Parlons alors du fond même de la méthode Suwa, sa politique de mise en scène que les films suivants consolideront de plus en plus subtilement. 2/Duo, le cinéaste le précise à chaque interview, est le fruit d’un scénario à peine écrit, tenant sur même pas dix pages. La quasi intégralité des dialogues, des situations sont soit improvisés, soit guidés par la vision propre de leur personnage par les acteurs. La fiction, ainsi, se dessine en fonction de la très souple association des hypothèses du cinéaste et des humeurs et intuitions des interprètes ; mais aussi, l’abyme se voulant total, de l’autorité tranquille du chef opérateur ! Ce qui se joue dans la scène est ainsi, dans ce film plus qu’ailleurs, affaire d’écriture autant que de réalisation.
La puissance de 2/Duo est celle du cinéma en son sens le plus large. Cinéma que chaque membre d’un couple ne cesse de se faire au quotidien, comme si l’amour ne pouvait au fond se consolider que lors de sa fuite, sa désactivation et sa réactivation permanente, in extremis… Cinéma « en train de se faire, » en direct, sous nos yeux, avec un matériel aussi présent qu’invisible (on ne cesse de penser au cadrage, à l’éclairage naturel, à la prise de son sans pour autant se déconnecter de la fiction).

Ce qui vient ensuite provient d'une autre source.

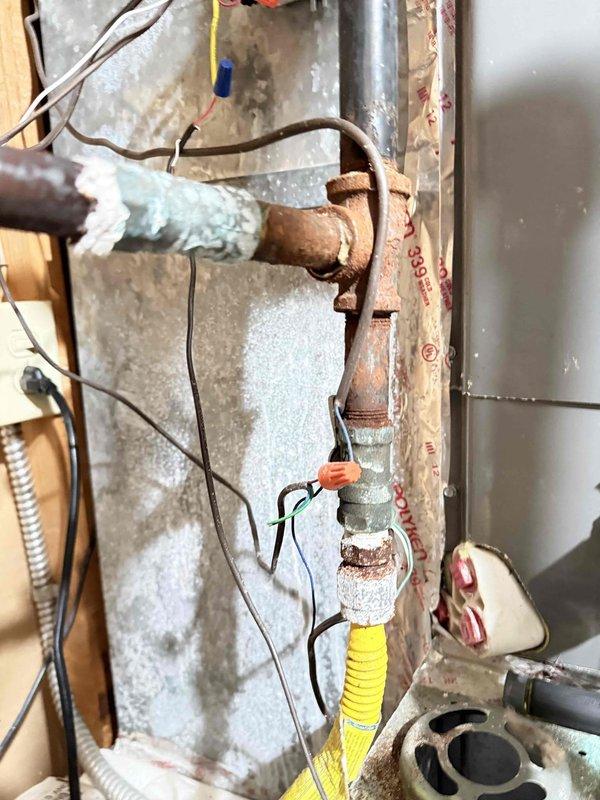 Replaced leaking 50-gallon gas water heater in basement utility area. Removed old unit showing significant corrosion on copper piping and connections, installed new water heater with proper venting, gas line connections, expansion tank, and all required safety valves and fittings per manufacturer specifications and local code requirements. Replaced leaking 50-gallon gas water heater in basement utility area. Removed old unit showing significant corrosion on copper piping and connections, installed new water heater with proper venting, gas line connections, expansion tank, and all required safety valves and fittings per manufacturer specifications and local code requirements.
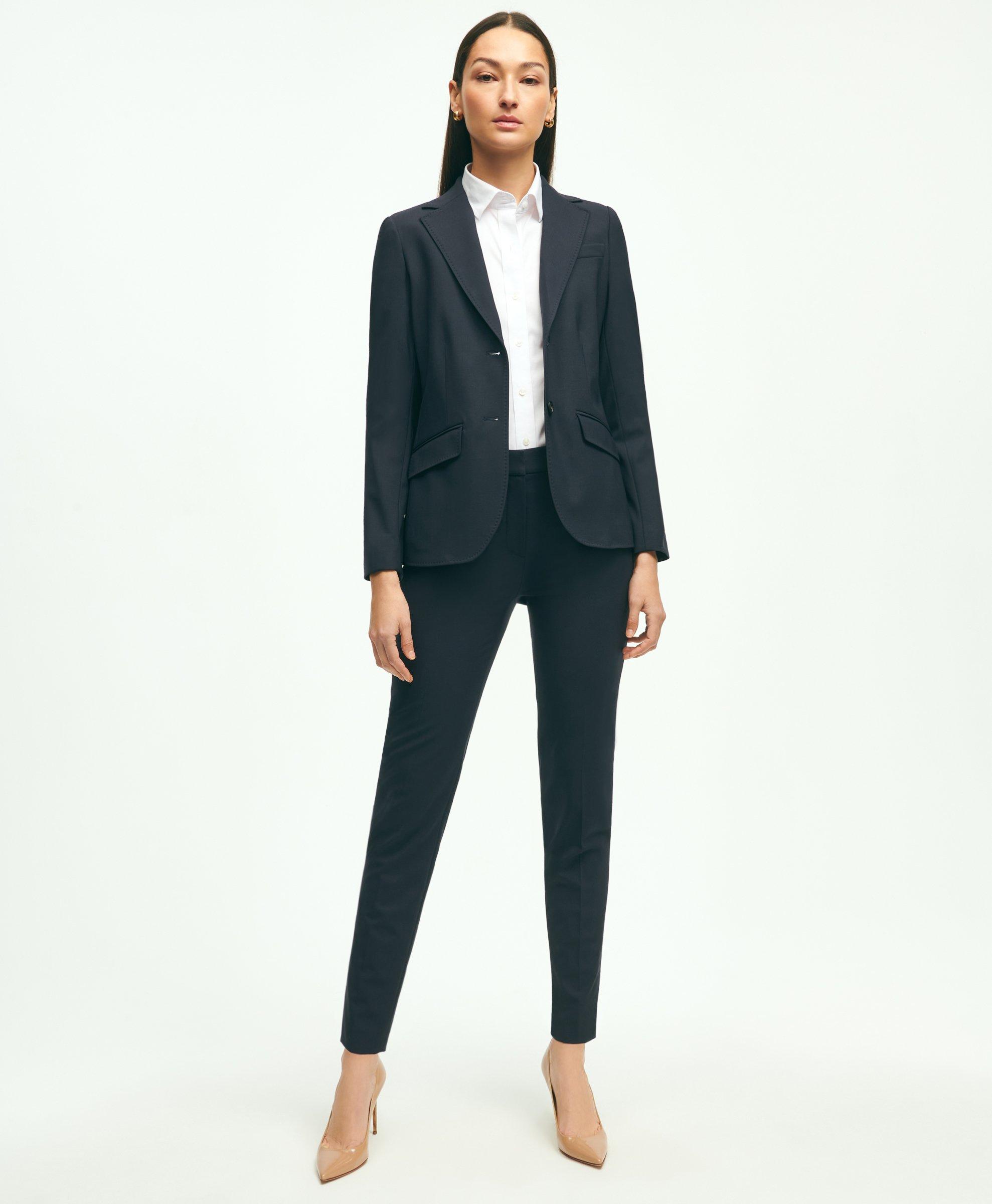 The Essential Brooks Brothers Stretch Wool Slim Crop Pants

Persiste surtout ici le mystère du juste partage du jeu et de la vie, de la distance et la proximité entre acteur et personnage, la plupart des scènes troublant par une réelle confusion des degrés d’incarnation (du flottement à la sur présence, du sprint à la pause).
Pour ces raisons notamment (il y en a d’autres), chaque film de Nobuhiro Suwa vaut littéralement le coup d’oeil, la fiction s’y voulant aussi pleine et assumée qu’elle se refuse à nier son arbitraire, sa relativité. Ce qui émeut dans ce cinéma, c’est moins la situation exposée – souvent dramatique pourtant, étant donné que tous ces récits partent d’une crise, un manque que l’on ne comblera jamais – que le gouffre des jeux d’abyme offerts par la mise à disposition du travail de la mise en scène. On tremble ici autant, sinon plus, que Kei et Yu, entre crainte et espoir que tel geste, tel mot soit le dernier, tout au diapason que l’on est d’un cadre, une scène qui nous regardent jusqu’au bout.